We have not included mothers who went to their maternal/native place outside the subcentre areas for their delivery in this study. One of our other limitations was a problem in recall by mothers of ASHA visits even though the reference period was seven months.
Our sample was representative of the district, and the results can be extrapolated to the entire district. This study has shown good implementation and outcomes in an underdeveloped district; therefore, the benefits of this programme might be similar in other districts with even better health systems.
In conclusion, mothers adopted a few safe practices; however, there were gaps in the adoption of several safe practices despite being informed of them. ASHAs seem to have played a key role in facilitating the adoption of safe practices; however, the quality of services can be further improved. There was a need for innovative training strategies to improve the ASHAs’ skills and a need for engaging communities including elder family members and TBAs in counselling sessions to increase community acceptance of safe practices. Practices such as kangaroo care and hand washing need more emphasis in the training. Strengthening delivery of RCH services would increase opportunities for ASHA–mother dialogue on safe practices. Training of TBAs and recruiting them as ASHAs would further strengthen the programme. Training of all ANMs in HBPNC guidelines to enable supportive supervision in the field was recommended. The responsiveness of the 102 ambulance services to newborn emergencies also needed improvement.

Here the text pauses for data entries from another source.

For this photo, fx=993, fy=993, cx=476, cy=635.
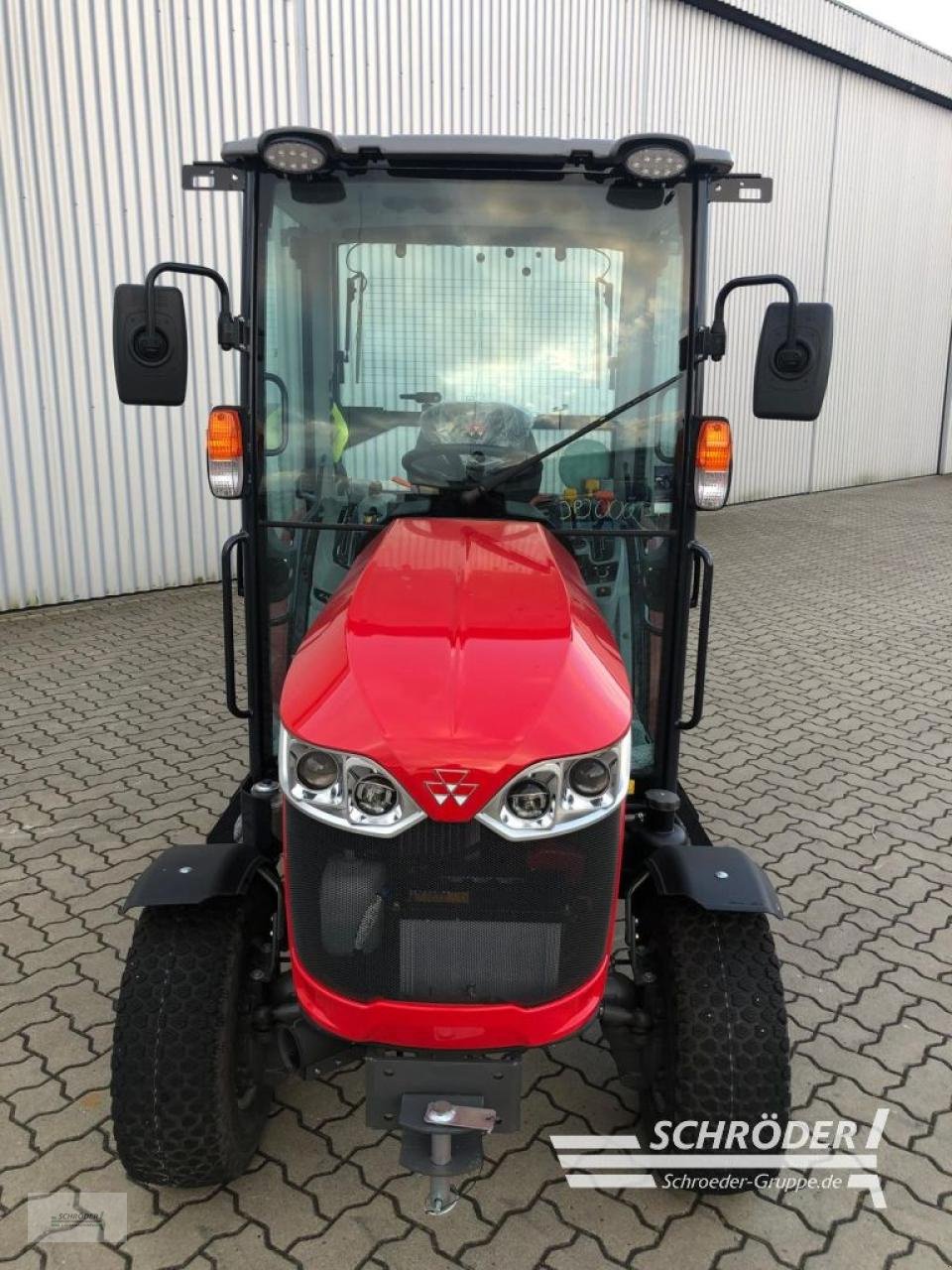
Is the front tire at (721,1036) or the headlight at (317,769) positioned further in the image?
the front tire at (721,1036)

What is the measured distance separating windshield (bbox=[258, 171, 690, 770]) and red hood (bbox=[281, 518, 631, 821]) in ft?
1.24

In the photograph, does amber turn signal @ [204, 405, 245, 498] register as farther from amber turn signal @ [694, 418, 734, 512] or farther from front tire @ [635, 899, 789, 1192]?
front tire @ [635, 899, 789, 1192]

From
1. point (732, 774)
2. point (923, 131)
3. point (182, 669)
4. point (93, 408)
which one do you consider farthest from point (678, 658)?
point (923, 131)

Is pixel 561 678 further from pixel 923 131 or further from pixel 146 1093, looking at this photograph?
pixel 923 131

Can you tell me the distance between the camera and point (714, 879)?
7.54 feet

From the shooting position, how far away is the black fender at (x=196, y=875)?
2217 mm

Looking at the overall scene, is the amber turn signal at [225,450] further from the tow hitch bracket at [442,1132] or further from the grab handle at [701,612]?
the tow hitch bracket at [442,1132]

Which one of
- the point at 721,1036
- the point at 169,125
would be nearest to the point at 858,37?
the point at 169,125

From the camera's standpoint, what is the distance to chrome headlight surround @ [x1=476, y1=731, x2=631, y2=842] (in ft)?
5.84

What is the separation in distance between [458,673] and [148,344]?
1.15 metres

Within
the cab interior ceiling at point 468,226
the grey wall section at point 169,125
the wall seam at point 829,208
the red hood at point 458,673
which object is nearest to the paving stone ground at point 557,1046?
→ the grey wall section at point 169,125

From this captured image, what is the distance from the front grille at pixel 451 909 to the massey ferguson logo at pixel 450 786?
8 cm

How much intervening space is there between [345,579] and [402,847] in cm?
90

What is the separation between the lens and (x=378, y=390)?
8.79 feet
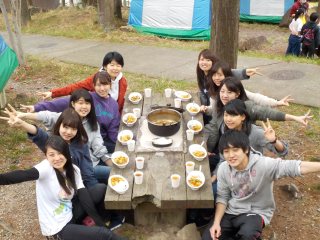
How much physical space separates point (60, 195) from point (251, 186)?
1806 millimetres

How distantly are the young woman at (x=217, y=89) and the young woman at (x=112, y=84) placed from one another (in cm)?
125

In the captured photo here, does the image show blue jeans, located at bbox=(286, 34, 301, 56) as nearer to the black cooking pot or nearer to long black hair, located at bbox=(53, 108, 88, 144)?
the black cooking pot

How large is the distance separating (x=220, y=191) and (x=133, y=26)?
1077 cm

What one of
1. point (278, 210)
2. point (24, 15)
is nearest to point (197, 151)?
point (278, 210)

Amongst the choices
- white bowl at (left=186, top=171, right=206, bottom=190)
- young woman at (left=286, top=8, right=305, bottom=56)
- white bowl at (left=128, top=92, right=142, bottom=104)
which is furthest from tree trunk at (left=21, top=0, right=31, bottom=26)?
white bowl at (left=186, top=171, right=206, bottom=190)

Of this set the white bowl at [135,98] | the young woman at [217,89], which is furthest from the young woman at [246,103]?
the white bowl at [135,98]

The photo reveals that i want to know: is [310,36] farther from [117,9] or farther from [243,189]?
[243,189]

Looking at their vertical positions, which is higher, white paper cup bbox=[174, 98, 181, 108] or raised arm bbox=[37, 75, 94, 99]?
raised arm bbox=[37, 75, 94, 99]

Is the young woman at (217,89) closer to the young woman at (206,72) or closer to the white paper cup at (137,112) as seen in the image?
the young woman at (206,72)

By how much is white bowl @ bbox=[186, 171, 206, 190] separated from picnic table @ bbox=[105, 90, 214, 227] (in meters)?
0.05

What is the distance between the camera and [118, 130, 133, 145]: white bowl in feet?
13.9

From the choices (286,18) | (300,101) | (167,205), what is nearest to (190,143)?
(167,205)

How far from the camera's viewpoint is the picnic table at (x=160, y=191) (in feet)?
11.2

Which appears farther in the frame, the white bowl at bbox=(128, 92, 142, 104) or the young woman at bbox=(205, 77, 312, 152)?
the white bowl at bbox=(128, 92, 142, 104)
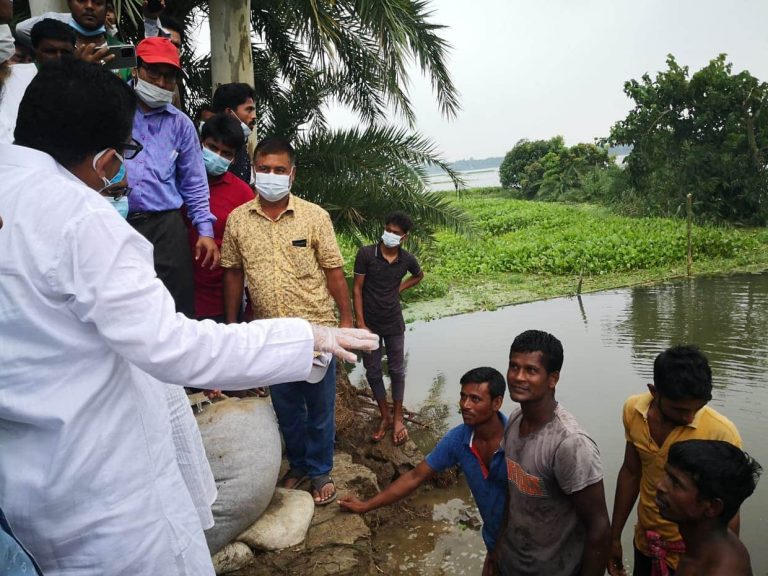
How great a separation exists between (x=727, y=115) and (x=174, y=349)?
21.3 m

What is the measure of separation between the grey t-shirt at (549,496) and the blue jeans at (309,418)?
1.14 metres

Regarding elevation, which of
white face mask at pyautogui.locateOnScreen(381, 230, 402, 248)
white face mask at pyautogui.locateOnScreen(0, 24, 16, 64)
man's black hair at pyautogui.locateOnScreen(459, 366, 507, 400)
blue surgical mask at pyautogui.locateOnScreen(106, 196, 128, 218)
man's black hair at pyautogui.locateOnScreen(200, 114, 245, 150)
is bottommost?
man's black hair at pyautogui.locateOnScreen(459, 366, 507, 400)

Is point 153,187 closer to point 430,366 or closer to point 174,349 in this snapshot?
point 174,349

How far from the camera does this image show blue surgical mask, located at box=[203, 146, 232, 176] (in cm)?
346

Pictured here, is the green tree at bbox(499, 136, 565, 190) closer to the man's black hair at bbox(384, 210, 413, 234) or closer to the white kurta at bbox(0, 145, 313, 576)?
the man's black hair at bbox(384, 210, 413, 234)

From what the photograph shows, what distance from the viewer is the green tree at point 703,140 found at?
59.2ft

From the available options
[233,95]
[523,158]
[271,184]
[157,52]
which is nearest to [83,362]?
[271,184]

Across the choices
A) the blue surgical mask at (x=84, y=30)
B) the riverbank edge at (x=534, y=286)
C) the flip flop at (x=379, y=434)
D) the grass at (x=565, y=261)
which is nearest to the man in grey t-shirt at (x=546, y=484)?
the flip flop at (x=379, y=434)

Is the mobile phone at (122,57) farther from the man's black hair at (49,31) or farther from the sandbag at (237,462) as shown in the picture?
the sandbag at (237,462)

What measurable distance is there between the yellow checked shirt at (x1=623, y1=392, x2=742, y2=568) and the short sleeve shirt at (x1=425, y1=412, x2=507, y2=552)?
0.53m

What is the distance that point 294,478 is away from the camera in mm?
3307

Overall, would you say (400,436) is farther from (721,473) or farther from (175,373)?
(175,373)

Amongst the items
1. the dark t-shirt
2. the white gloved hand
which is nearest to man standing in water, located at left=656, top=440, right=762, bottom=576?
the white gloved hand

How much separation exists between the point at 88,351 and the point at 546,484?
1.60 meters
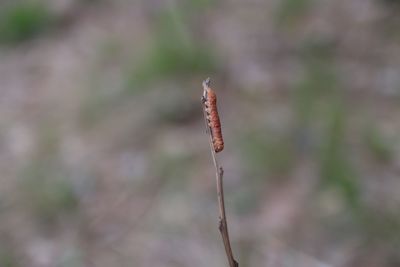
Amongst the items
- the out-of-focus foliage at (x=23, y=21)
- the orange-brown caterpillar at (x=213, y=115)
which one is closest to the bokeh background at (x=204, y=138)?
the out-of-focus foliage at (x=23, y=21)

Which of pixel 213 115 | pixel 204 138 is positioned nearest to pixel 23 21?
pixel 204 138

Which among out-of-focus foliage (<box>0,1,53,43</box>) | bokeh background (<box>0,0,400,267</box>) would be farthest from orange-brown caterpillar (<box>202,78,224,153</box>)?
out-of-focus foliage (<box>0,1,53,43</box>)

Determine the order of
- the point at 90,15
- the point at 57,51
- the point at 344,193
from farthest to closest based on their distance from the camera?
the point at 90,15
the point at 57,51
the point at 344,193

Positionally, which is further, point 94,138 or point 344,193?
point 94,138

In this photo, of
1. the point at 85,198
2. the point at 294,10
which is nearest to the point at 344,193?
the point at 85,198

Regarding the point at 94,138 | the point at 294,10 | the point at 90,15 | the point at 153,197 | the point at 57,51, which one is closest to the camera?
the point at 153,197

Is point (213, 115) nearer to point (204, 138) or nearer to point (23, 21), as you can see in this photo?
point (204, 138)

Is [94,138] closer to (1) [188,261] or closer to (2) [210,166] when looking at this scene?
(2) [210,166]
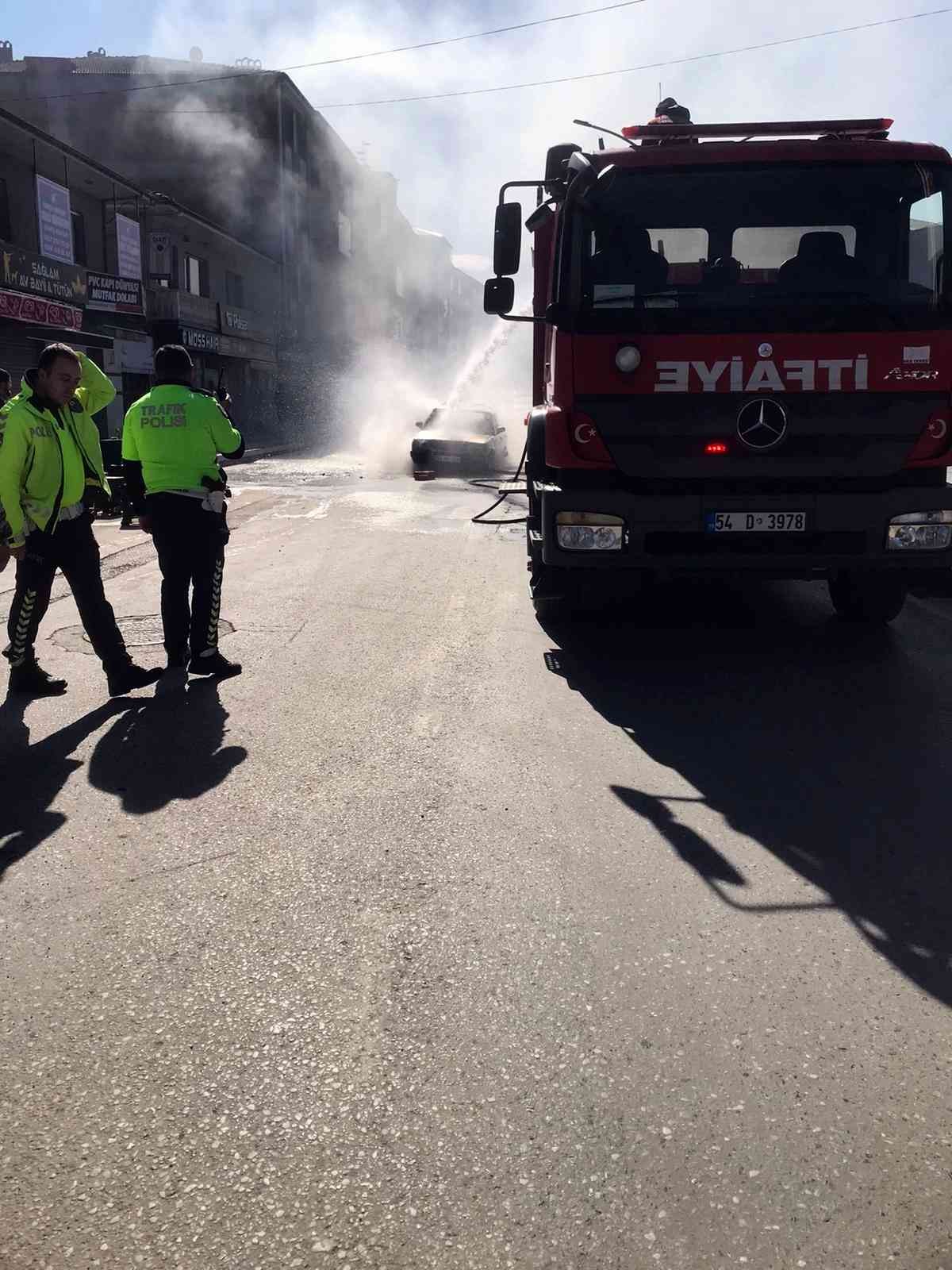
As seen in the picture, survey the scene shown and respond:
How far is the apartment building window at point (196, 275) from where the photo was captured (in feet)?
131

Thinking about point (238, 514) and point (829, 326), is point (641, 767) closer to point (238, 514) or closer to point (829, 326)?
point (829, 326)

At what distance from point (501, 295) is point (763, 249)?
1.60 meters

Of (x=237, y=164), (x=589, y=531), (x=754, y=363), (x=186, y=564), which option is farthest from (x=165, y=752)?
(x=237, y=164)

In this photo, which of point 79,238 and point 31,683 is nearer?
point 31,683

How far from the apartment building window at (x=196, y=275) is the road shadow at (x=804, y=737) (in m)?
36.1

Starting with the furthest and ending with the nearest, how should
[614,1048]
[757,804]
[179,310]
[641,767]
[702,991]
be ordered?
1. [179,310]
2. [641,767]
3. [757,804]
4. [702,991]
5. [614,1048]

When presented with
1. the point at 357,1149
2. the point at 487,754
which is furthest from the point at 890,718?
the point at 357,1149

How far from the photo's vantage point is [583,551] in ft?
19.1

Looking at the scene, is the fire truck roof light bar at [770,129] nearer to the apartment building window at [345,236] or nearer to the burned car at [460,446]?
the burned car at [460,446]

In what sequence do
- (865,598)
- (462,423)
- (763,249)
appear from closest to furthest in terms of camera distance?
(763,249) → (865,598) → (462,423)

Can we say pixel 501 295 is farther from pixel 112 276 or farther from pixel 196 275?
pixel 196 275

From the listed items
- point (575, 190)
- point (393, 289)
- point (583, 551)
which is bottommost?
point (583, 551)

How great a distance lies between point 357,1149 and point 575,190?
16.7 ft

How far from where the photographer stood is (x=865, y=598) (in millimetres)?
6992
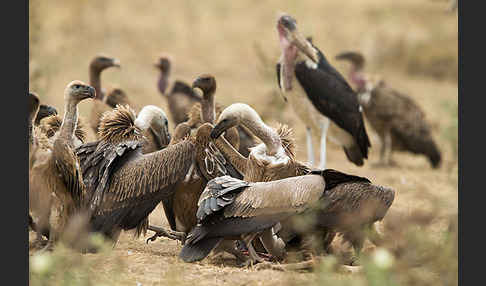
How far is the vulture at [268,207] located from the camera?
4.91m

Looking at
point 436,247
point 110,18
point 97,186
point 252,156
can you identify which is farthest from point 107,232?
point 110,18

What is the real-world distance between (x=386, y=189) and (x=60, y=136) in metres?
2.16

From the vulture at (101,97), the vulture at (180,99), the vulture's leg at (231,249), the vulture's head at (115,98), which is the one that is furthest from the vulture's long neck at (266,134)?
the vulture at (180,99)

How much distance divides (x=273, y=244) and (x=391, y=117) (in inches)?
249

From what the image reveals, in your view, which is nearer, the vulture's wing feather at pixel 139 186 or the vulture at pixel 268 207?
the vulture at pixel 268 207

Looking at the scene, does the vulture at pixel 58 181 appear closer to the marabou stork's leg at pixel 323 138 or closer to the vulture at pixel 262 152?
the vulture at pixel 262 152

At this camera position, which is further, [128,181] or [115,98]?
[115,98]

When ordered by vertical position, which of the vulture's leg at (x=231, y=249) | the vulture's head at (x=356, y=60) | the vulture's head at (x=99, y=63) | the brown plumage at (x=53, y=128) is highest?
the vulture's head at (x=356, y=60)

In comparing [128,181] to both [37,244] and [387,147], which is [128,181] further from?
[387,147]

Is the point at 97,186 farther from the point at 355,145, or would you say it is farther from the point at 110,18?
the point at 110,18

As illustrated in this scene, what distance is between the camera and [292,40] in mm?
8438

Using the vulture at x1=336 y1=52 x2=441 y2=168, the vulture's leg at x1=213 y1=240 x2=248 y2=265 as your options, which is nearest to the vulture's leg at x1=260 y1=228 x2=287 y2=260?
the vulture's leg at x1=213 y1=240 x2=248 y2=265

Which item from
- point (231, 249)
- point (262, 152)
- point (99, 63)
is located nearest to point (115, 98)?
point (99, 63)

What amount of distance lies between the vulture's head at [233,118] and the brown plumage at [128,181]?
0.21 metres
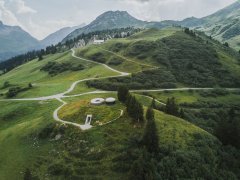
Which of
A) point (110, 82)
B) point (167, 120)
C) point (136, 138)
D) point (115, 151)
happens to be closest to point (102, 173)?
point (115, 151)

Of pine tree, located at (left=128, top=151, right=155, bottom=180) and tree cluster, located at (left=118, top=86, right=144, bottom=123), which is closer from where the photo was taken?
pine tree, located at (left=128, top=151, right=155, bottom=180)

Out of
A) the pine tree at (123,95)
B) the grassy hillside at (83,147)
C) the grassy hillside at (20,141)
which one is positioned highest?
the pine tree at (123,95)

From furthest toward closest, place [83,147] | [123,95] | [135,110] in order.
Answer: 1. [123,95]
2. [135,110]
3. [83,147]

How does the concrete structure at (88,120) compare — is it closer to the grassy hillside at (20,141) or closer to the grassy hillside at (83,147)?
the grassy hillside at (83,147)

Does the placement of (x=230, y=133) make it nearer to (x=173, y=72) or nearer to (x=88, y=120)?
(x=88, y=120)

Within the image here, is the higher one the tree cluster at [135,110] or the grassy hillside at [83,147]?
the tree cluster at [135,110]

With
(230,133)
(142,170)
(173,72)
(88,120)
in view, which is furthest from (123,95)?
(173,72)

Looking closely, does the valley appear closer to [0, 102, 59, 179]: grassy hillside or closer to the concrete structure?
[0, 102, 59, 179]: grassy hillside

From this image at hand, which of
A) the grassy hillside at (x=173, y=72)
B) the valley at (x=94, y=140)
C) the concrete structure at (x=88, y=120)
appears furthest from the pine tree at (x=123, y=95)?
the grassy hillside at (x=173, y=72)

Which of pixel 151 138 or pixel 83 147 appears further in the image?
pixel 83 147

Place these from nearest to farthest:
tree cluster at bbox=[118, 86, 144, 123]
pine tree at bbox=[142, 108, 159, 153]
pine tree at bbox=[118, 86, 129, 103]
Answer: pine tree at bbox=[142, 108, 159, 153] → tree cluster at bbox=[118, 86, 144, 123] → pine tree at bbox=[118, 86, 129, 103]

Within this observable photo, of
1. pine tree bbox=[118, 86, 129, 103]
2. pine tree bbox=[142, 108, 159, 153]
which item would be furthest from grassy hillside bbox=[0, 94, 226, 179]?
pine tree bbox=[118, 86, 129, 103]

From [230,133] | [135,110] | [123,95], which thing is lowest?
[230,133]
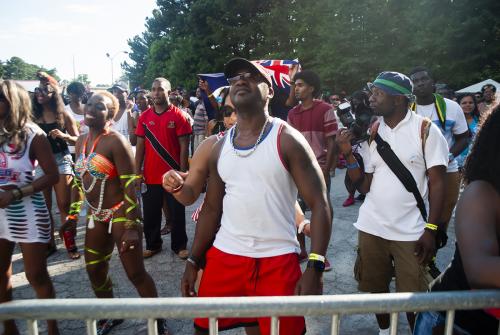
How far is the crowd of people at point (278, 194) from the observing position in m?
1.73

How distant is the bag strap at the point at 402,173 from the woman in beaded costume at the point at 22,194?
2.66 meters

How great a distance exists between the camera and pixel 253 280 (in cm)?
226

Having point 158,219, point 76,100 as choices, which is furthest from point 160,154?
point 76,100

The local health authorities implemented some of our study recommendations immediately. Approximately 75 TBAs were inducted into the ASHA system, and a cadre of ASHA facilitators were trained for better supervision of home visits. There was re-training of ASHAs to enhance communication skills. A grievance unit was established to address delays in referral transport. We need follow-up studies to determine the effectiveness of the actions taken by the health authorities.
None declared.
The funding was done by the National Rural Health Mission Office of State Haryana, India.
This paper was accepted for publication as a result of a call for articles to all presenters at the 2013 TEPHINET conference.